Following the meeting, DeMaria said he appreciated representatives from the three districts coming out and speaking to the board. Asked by several during public comment to visit the district, he said he would be in Lorain soon, but wasn’t sure of a date as the school year was coming to a close.

DeMaria has not visited the struggling district since it went into Academic Distress. Of the State Board of Education members, Meryl Johnson — who represents Cleveland and East Cleveland schools — has attended several Academic Distress Commission meetings in Lorain.

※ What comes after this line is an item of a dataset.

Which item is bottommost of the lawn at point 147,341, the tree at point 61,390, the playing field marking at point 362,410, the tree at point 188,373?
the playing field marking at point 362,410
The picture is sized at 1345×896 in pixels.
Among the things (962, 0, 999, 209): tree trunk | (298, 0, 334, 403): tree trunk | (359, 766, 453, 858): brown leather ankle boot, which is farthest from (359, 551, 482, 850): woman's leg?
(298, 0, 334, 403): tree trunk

Kirsten Hill, whose district includes Lorain Schools, has attended an Academic Distress Commission meeting and met with people regarding the district. She said she plans to try to attend meetings as her schedule allows.

The Lorain Plan

Prompted in part by DeMaria asking what the district would do if House Bill 70 was repealed, Ballard presented the board’s Lorain Plan during the public input section. Under it, the board would take full responsibility of academic achievement in the district, understanding the elected officials “must be held accountable to provide a framework for success.”

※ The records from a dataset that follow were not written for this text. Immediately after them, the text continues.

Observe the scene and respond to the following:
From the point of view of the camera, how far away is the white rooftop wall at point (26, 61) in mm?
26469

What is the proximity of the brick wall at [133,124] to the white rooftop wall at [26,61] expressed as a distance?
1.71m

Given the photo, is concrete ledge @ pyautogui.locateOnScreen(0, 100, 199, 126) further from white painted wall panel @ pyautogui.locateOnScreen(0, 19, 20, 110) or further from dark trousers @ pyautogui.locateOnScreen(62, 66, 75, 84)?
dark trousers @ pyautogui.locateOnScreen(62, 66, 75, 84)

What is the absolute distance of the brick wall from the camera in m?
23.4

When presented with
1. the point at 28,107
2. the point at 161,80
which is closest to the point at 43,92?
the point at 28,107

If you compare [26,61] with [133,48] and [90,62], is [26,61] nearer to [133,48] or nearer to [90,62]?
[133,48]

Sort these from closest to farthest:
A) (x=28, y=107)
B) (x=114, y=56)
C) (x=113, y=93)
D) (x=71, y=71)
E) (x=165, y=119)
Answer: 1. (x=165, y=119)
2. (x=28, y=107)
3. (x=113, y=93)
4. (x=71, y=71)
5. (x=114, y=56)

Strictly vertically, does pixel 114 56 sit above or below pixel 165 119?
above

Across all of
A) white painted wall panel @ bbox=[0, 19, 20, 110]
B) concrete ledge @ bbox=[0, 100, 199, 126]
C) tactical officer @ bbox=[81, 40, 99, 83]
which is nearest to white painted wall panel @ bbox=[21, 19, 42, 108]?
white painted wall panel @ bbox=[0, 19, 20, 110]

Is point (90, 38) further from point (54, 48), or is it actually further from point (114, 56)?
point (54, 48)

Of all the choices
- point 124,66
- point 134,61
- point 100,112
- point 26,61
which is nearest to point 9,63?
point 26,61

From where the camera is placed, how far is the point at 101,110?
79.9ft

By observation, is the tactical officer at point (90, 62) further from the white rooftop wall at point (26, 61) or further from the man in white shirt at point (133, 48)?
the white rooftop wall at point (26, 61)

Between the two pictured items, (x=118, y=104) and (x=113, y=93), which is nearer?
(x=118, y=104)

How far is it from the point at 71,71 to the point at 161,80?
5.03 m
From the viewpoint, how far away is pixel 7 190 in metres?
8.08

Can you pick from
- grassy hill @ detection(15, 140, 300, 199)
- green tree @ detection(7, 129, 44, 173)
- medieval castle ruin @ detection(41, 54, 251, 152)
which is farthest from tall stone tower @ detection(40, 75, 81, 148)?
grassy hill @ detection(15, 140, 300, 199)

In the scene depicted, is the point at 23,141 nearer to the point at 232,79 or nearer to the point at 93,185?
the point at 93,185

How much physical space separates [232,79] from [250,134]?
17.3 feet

The plan outlines three core strategies to help improve the district’s educational outcomes.

The first strategy focuses on transforming academic and instructional practices by implementing a continuous improvement plan, changes based on data and further technological opportunities for students.

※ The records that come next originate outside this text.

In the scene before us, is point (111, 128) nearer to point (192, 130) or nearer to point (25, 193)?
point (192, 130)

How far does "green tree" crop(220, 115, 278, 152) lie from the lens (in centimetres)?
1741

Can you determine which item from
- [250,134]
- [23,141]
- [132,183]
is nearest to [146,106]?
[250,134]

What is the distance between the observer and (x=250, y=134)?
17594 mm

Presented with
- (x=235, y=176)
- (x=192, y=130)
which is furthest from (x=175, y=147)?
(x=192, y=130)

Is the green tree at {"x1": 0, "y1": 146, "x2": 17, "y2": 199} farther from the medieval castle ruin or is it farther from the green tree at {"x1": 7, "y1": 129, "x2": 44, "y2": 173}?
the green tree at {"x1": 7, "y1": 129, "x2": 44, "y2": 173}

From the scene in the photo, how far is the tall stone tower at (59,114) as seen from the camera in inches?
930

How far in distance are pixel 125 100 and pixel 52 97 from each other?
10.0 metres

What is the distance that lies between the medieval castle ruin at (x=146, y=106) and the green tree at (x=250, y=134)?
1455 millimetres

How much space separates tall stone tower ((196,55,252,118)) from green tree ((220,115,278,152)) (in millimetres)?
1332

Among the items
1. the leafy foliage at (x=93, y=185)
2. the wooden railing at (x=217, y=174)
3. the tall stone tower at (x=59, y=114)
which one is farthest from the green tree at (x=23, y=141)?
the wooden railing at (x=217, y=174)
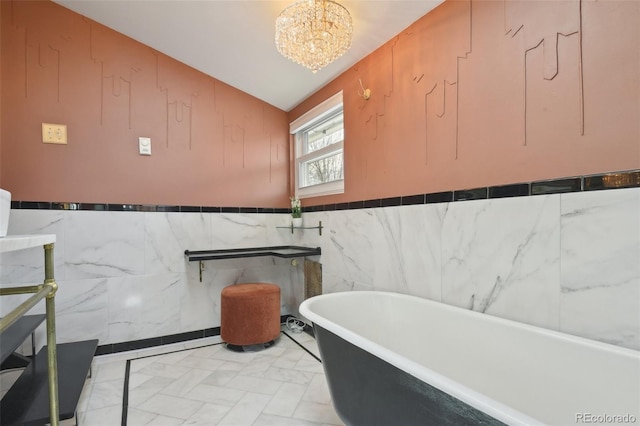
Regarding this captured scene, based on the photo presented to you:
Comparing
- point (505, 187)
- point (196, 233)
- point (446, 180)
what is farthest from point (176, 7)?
point (505, 187)

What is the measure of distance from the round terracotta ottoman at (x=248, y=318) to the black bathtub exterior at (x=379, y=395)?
111cm

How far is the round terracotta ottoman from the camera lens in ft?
7.59

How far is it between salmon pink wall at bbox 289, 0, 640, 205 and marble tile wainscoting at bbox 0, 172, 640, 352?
13cm

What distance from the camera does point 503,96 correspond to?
136cm

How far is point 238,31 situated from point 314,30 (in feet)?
2.59

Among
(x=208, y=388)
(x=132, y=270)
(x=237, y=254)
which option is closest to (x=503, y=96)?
(x=237, y=254)

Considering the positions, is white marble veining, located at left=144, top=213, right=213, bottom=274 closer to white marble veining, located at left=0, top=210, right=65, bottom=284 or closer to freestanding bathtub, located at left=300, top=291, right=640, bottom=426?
white marble veining, located at left=0, top=210, right=65, bottom=284

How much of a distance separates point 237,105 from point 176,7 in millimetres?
1002

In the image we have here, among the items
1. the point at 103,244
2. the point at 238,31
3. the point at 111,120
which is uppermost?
the point at 238,31

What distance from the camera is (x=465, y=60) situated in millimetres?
1521

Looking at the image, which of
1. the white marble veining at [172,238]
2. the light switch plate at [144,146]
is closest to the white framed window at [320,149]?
the white marble veining at [172,238]

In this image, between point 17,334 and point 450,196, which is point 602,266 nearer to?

The second strategy plans to provide social-emotional and wraparound services in an effort to address obstacles low-income students and their families face. “While we will not use socioemotional or socioeconomic and cultural hurdles as an excuse, our Board of Education does acknowledge that these issues can impact our success.”

Under the plan, Lorain School Board members would be held accountable under six different components:

  • By Aug. 1 of each school year, the Board would develop and make public its Specific, Measurable, Attainable, Relevant and Time bound, or SMART, goals for the year;
  • Make a public commitment to the above strategies;
  • Hold quarterly public forums to provide updates on progress in the accountability plan, including feedback from students in the district;
  • Hire an independent Board leadership Consultant, who will report directly to the Board. That consultant will plan public, quarterly retreats to gather further feedback on the impact of the plan;
  • Establish a “Board of Education Report Card,” which will be provided to the public on the progress the Board is making in holding the CEO/Superintendent accountable for educational achievement;
  • Commit to working with the Student Support Team from ODE and the Ohio Mid-Sized Urban Districts Leadership Collaboration.

The plan goes on to call for the elimination of the Academic Distress Commission and look to hire a new CEO and superintendent, who may be appointed on an interim basis until the board appoints a permanent CEO and superintendent — the CEO would retain their authority under House Bill 70 regarding management of the schools, but would report to the school board. That CEO/superintendent would need to create their own “academic transformational and accountability plan” within 90 days of hiring for approval by the school board. The CEO/superintendent would be given four years to meet academic and organizational benchmarks. Failure to do so would result in them being replaced, according to the board’s plan.

This story has been corrected to show state school board member Kirsten Hill said she has attended an academic distress commission meeting.